Stated exercise: Please count the lines of the material below that contain the string "instances", with case counting, and reply with that number alone.

Entries provided:
_ _ _

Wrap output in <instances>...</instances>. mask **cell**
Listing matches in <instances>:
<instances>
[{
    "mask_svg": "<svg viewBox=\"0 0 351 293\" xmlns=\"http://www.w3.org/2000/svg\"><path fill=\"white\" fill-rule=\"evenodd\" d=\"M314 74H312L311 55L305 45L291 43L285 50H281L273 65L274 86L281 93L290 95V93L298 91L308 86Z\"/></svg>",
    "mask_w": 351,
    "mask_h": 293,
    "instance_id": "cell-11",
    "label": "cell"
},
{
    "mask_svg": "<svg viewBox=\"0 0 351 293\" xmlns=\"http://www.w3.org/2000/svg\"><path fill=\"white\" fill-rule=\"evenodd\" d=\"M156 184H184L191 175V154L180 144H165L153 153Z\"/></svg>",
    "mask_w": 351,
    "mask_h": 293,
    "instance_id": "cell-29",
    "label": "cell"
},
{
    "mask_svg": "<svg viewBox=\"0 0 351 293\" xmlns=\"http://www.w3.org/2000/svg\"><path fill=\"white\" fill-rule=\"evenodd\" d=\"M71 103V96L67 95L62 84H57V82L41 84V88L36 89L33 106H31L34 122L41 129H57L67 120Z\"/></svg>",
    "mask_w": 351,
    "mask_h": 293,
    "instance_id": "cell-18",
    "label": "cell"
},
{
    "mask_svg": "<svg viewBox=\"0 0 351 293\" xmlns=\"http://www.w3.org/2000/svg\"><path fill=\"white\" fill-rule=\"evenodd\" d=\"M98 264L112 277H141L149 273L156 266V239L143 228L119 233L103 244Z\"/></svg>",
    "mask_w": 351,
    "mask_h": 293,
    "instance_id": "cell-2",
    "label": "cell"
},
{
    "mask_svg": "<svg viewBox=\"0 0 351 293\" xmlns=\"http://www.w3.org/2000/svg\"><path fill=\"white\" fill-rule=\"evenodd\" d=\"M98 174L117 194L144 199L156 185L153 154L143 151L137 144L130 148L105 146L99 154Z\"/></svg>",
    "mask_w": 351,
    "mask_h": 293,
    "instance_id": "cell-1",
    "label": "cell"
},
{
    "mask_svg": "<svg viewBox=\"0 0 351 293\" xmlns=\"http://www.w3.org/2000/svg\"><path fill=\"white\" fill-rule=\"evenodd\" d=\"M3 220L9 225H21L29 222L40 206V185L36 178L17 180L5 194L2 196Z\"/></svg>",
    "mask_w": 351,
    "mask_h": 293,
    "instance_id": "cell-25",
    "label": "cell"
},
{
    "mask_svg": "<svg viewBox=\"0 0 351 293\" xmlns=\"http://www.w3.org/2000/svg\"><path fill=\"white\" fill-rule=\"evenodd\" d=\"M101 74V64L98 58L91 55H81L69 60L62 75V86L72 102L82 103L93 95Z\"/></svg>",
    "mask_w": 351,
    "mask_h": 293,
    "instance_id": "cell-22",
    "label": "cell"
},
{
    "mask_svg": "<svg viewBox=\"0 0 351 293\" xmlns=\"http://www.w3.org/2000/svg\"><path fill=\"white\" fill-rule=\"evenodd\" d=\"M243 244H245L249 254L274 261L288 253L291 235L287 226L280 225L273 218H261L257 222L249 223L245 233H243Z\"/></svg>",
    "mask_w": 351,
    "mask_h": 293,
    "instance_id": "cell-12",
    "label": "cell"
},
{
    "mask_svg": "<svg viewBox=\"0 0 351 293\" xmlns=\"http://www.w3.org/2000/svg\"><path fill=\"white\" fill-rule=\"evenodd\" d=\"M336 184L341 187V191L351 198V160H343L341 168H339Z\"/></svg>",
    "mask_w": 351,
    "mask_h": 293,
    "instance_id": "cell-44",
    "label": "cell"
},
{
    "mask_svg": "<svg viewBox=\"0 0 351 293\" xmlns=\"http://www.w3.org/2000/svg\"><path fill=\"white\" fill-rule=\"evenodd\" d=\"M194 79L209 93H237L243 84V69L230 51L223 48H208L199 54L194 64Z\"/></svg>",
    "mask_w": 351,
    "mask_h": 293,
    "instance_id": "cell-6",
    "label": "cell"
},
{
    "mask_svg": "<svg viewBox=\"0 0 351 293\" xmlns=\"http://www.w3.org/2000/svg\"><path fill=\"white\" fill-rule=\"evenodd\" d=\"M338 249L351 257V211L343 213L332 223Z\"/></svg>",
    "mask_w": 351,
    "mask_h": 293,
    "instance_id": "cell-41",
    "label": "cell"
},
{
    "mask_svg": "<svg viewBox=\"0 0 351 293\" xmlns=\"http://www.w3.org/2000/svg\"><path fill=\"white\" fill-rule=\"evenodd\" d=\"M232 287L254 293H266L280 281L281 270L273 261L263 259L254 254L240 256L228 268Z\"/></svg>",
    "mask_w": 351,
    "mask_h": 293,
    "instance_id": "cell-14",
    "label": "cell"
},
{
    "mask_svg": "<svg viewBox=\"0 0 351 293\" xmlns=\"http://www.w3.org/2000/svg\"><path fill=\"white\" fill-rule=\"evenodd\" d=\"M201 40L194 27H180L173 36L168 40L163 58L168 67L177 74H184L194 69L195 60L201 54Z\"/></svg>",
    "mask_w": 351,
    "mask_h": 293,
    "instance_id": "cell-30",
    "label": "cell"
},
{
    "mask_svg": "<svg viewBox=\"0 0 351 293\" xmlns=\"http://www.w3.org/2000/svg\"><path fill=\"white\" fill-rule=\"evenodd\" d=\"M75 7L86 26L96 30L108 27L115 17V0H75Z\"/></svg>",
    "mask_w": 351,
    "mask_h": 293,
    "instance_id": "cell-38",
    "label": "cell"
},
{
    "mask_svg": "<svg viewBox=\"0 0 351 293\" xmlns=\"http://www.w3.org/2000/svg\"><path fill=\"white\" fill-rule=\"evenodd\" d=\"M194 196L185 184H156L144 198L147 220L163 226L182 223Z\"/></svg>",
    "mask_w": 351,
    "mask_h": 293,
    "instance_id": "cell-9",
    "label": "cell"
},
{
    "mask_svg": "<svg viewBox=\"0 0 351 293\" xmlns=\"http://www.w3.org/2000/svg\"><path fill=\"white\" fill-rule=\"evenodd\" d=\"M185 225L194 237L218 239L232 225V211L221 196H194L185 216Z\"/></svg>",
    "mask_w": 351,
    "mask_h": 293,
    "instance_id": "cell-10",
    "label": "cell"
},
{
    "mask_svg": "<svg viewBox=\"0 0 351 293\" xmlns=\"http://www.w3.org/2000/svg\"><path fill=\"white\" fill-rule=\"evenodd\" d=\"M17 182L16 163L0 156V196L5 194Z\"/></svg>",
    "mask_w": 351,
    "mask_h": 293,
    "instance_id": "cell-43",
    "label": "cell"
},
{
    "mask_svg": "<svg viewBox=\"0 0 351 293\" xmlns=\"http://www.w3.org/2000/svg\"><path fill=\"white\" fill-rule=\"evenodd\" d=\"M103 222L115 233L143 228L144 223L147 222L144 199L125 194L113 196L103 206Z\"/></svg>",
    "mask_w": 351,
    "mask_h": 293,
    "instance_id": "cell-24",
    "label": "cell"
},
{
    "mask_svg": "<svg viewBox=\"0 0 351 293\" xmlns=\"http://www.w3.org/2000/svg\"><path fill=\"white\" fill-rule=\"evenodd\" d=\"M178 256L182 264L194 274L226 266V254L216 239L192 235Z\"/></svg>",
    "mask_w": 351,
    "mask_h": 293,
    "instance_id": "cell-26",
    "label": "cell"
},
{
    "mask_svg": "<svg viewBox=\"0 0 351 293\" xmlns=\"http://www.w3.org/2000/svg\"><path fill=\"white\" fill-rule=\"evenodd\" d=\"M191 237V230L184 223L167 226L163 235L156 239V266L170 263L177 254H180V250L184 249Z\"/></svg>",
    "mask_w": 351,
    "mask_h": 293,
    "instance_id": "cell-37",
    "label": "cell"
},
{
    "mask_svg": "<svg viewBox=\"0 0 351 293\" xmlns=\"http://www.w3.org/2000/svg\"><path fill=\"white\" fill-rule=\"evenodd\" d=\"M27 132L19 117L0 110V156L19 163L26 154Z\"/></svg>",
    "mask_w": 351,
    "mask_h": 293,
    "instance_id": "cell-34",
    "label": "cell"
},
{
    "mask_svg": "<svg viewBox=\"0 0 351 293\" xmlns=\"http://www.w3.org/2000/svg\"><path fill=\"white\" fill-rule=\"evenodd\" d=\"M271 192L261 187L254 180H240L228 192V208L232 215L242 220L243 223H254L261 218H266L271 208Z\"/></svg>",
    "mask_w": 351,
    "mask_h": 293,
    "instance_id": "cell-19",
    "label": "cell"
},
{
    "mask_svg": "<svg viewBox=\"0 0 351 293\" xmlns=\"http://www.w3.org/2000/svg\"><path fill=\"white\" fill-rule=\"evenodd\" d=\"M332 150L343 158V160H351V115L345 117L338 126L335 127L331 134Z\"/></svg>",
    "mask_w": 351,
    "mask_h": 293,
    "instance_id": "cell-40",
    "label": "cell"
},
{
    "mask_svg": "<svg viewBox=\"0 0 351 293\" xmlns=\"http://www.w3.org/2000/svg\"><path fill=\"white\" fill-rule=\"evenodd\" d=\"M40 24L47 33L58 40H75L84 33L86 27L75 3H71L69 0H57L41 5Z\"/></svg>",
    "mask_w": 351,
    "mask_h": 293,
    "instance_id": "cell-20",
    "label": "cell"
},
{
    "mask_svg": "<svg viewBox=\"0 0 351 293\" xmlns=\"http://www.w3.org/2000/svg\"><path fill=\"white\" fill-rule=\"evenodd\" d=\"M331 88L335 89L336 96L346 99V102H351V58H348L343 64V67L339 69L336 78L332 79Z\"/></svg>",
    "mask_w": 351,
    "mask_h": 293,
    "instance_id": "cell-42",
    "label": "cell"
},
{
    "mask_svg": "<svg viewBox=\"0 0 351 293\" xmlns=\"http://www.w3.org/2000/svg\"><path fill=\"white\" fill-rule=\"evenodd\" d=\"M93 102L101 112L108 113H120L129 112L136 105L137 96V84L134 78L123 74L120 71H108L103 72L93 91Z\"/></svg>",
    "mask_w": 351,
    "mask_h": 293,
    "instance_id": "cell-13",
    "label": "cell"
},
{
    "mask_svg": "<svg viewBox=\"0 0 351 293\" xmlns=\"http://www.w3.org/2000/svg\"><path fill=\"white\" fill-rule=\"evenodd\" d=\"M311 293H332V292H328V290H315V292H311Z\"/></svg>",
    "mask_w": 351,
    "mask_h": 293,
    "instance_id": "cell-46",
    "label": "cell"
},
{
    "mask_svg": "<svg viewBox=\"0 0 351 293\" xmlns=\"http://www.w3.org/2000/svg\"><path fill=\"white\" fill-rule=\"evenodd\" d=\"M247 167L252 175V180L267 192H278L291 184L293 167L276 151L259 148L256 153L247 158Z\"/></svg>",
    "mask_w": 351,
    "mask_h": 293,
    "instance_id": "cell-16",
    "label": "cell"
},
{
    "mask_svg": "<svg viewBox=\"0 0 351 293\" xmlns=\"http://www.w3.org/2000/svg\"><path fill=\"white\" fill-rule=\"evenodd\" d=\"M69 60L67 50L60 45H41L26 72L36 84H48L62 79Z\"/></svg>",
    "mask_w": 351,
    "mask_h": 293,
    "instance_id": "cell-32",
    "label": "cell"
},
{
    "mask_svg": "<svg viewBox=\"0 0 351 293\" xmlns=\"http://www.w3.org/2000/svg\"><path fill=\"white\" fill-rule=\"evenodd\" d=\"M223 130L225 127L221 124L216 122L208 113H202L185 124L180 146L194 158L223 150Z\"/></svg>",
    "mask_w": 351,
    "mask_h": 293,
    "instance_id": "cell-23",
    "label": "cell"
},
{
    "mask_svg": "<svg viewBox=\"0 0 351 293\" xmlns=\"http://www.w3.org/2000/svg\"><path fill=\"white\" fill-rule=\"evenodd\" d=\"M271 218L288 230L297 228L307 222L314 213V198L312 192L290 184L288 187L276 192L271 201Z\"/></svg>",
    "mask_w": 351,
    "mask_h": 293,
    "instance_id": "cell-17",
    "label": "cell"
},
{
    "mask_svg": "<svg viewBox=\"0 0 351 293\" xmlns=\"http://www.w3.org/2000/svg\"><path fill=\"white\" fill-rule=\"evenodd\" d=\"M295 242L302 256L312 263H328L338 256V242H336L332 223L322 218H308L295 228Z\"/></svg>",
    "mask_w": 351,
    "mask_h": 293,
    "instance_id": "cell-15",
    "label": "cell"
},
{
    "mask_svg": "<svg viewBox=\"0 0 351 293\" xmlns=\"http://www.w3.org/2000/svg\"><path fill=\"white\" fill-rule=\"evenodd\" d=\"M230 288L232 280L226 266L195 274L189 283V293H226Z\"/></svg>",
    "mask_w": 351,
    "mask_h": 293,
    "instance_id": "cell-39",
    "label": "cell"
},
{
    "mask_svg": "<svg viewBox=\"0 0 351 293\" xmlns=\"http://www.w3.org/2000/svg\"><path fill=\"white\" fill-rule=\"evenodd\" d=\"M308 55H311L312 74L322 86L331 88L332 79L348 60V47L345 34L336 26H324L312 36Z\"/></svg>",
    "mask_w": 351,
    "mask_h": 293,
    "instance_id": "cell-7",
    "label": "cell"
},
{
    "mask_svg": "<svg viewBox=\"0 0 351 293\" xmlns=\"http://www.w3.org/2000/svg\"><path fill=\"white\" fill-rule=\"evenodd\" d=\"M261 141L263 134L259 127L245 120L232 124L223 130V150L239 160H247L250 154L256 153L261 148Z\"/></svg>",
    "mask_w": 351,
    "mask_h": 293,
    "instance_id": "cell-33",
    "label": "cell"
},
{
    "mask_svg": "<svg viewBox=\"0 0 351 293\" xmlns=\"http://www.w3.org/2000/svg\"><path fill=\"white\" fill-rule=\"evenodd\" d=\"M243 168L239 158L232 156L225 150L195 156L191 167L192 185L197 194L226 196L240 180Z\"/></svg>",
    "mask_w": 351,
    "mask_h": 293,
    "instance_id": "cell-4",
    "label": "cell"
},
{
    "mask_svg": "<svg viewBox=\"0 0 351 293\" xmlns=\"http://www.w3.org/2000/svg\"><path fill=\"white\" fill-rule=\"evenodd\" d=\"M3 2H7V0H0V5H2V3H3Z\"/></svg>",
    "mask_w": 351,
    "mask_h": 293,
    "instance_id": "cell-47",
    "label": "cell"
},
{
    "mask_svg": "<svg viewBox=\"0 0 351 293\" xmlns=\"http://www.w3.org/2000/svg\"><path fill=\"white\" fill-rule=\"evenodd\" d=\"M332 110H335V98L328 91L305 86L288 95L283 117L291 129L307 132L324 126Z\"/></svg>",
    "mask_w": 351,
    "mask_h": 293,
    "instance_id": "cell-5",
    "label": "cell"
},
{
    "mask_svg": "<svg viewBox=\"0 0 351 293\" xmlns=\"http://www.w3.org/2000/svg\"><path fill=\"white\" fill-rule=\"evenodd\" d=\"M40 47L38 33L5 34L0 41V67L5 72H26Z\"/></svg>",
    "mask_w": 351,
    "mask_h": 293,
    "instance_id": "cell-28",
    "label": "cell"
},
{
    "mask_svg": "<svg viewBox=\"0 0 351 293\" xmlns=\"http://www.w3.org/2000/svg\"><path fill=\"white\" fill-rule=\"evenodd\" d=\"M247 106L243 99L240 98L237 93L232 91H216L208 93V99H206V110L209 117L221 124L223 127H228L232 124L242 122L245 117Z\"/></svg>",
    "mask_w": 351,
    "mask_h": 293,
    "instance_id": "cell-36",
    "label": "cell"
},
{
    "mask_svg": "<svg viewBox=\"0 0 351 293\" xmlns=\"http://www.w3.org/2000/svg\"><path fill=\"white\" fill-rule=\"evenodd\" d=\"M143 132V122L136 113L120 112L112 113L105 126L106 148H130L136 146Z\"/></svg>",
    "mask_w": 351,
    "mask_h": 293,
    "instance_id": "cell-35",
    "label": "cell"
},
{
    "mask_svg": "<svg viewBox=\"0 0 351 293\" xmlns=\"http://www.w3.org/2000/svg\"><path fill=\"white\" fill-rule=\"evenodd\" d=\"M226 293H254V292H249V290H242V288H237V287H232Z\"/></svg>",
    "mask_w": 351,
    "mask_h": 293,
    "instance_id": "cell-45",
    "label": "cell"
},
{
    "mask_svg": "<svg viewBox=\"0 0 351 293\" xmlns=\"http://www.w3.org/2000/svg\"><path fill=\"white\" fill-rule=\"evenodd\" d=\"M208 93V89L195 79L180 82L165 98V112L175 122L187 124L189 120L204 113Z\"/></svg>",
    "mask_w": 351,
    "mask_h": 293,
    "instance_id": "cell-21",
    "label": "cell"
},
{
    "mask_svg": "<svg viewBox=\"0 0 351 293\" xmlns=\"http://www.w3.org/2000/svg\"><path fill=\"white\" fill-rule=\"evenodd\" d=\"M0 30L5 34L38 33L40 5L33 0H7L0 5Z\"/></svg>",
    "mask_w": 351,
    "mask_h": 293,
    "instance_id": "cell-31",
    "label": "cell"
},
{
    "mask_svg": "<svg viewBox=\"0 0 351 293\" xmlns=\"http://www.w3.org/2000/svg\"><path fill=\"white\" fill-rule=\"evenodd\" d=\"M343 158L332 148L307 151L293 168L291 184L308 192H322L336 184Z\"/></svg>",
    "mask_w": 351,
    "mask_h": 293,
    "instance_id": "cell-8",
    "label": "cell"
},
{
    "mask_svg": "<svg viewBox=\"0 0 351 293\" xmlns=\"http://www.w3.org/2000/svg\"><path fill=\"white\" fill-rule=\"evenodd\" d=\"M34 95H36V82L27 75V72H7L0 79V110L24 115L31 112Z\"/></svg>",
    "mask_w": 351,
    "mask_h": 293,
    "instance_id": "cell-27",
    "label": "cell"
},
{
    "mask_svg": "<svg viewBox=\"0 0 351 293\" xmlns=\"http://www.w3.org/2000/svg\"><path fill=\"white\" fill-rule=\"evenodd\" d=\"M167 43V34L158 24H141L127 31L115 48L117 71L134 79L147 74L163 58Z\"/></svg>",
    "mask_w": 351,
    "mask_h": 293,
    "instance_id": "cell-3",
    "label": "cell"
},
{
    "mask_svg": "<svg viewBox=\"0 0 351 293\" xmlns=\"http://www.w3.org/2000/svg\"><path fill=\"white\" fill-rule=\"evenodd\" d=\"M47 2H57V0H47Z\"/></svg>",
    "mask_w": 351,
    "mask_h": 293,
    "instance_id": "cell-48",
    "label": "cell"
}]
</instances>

_ _ _

Reply: 4